The Mystery Muncher orders port in The Ivy

By The Mystery Muncher

When the Mystery Muncher had the opportunity to visit that famous London showbiz eatery, The Ivy, it was exciting.

Not because I expected great food but because I expected lots of celebs and hoped that with my natural good looks, people might think that I was a little famous too. My expectations were confounded.

First of all I was disappointed by the lack of paparazzi outside, then by the lack of A-list stars inside (a few minor TV faces and that’s your lot), and no-one was looking at me with stars in their eyes. But after that, everything about this place exceeded my hopes.

The Ivy is in West Street right opposite the St Martin’s Theatre and you really have to look hard to find the door. Once in I had house champagne in an exquisite glass at the tiny bar and people-watched for a while. This place has its foibles: gents, if you use the loo, it is down in the basement and has no doors – which is a real test of self confidence if you are going for a pee. When you come back up the iron spiral staircase to the restaurant you notice how comfortably old fashioned it looks, with mirrored pillars, stained glass and lots of dark panelling.

The menu is just as comforting with English classics like dressed Dorset crab, roast Devon chicken and Black Mount venison, but also some surprises like caviar and roast Arctic char. I started with griddled squid and chorizo salad followed by grilled calves liver, served pink, and nearly finished with Welsh rarebit as I much prefer savoury to desserts.
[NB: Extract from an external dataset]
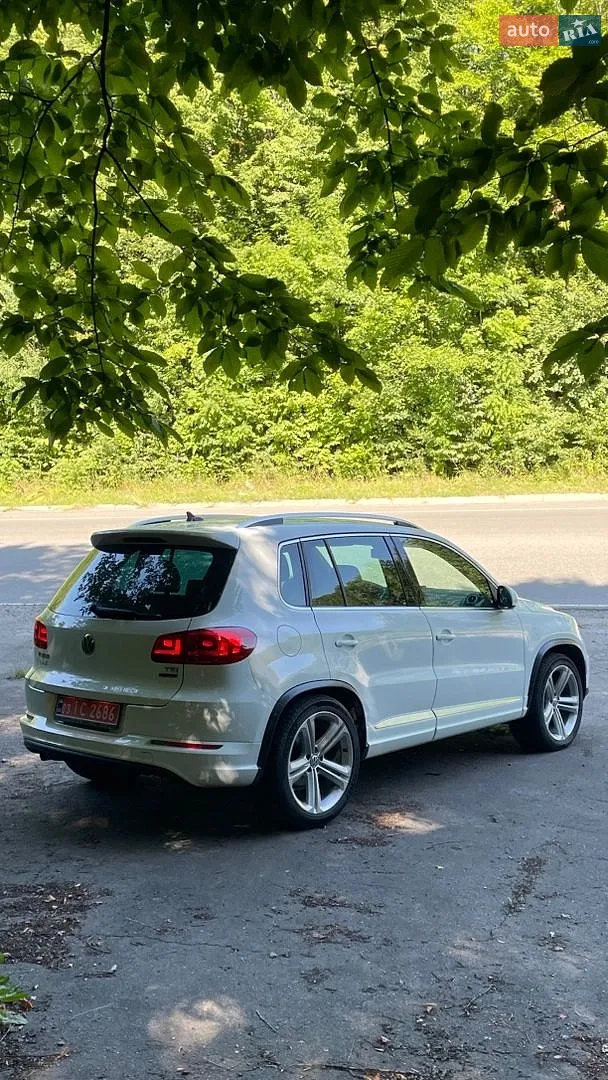 2016 Volkswagen Tiguan - мініатюра 11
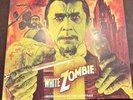 Rob zombie Presents white zombie Soundtrack WaxWork records Green Vinyl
I say nearly finished because in the end I found myself unable to resist the sticky toffee pudding. A fellow muncher started with eggs Benedict, which was served perfectly, a double lamb chop and creme brulee. Other guests sampled everything from pheasant to Angus steak and all were excellent.
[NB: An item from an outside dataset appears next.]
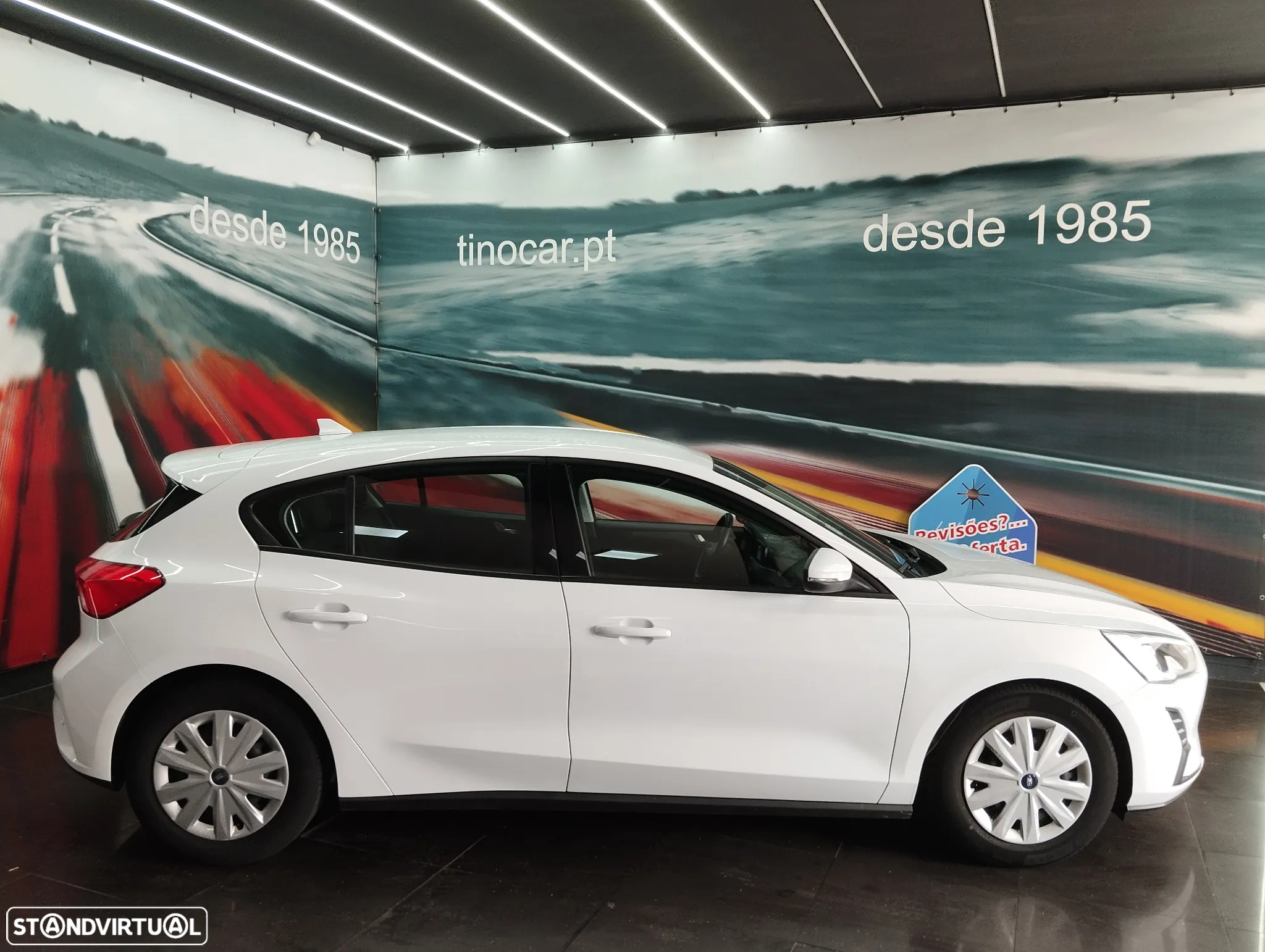 Ford Focus 1.0 EcoBoost Business - 5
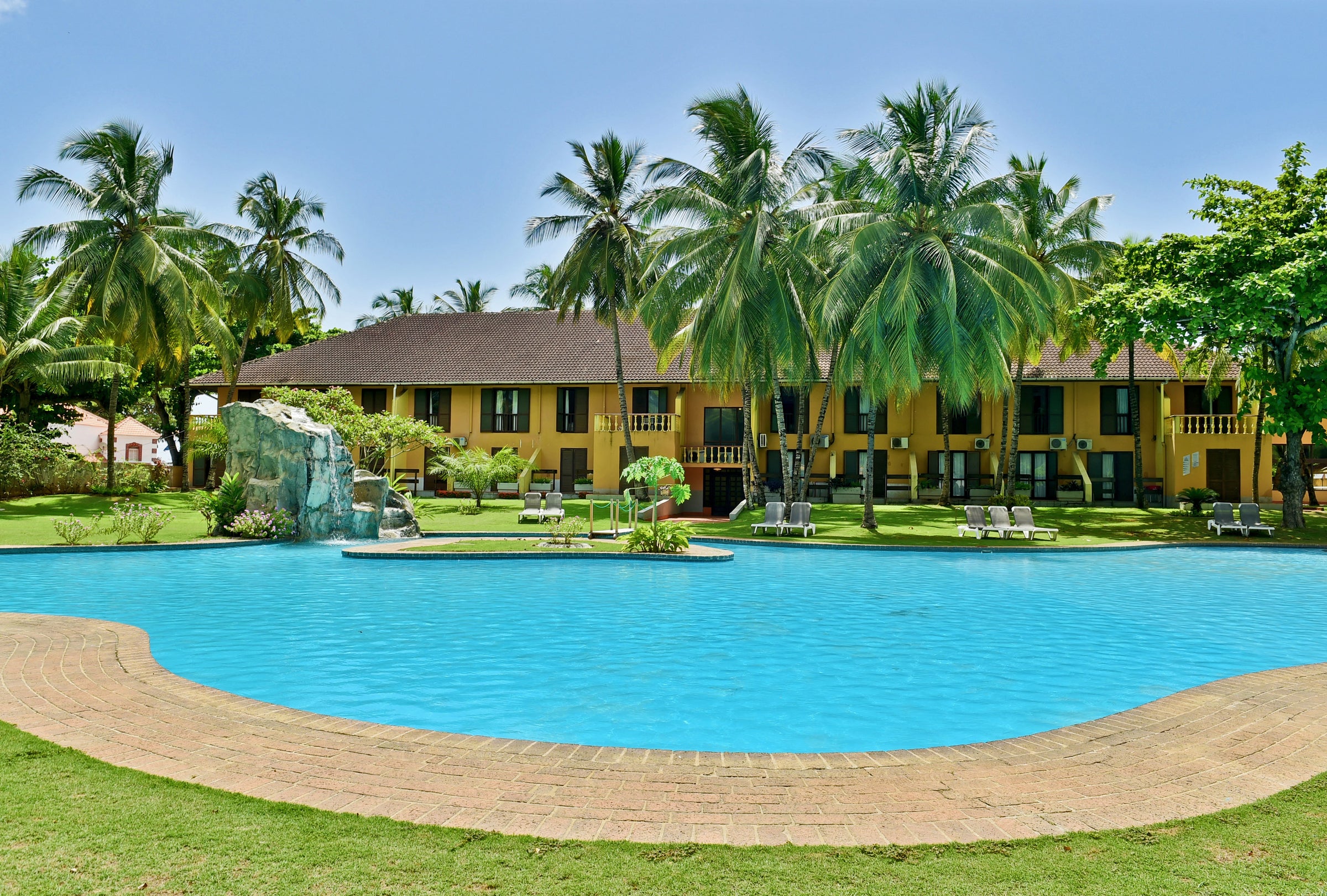 Pestana Miramar Sao Tome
The wine list was unusually comprehensive and, for a top-rate restaurant, not ridiculously overpriced. We had a rather decent Gavi de Gavi at £35 and that classic bottle of wine for everything gamey, a vintage Chateau Musar at around £70, which is a lot of money but I’ve seen it a lot more expensive elsewhere. At the end of this, we couldn’t resist finishing with a bottle of the finest vintage port I’ve had for years – a 1983 Warre.

In case you think that the Mystery Muncher was so affected by the venue that he was starting to drink like WC Fields, I should explain that we were part of a table of six. But this is certainly not a place for a health conscious eater or drinker – there is just too much to tempt you.

The staff may not have thought I was famous but they certainly treated me famously. Everyone from waiter to maitre d’ was knowledgeable, entertaining and seemed genuinely interested in our questions. I always ask the sommelier what they recommend when I have a strange mix of food as I find that they very seldom rip you off in good places. The Ivy was no exception. I’ll remember this restaurant for the food and the atmosphere rather than the famous faces. Don’t wait for your agent to invite you, do lunch (or dinner) now.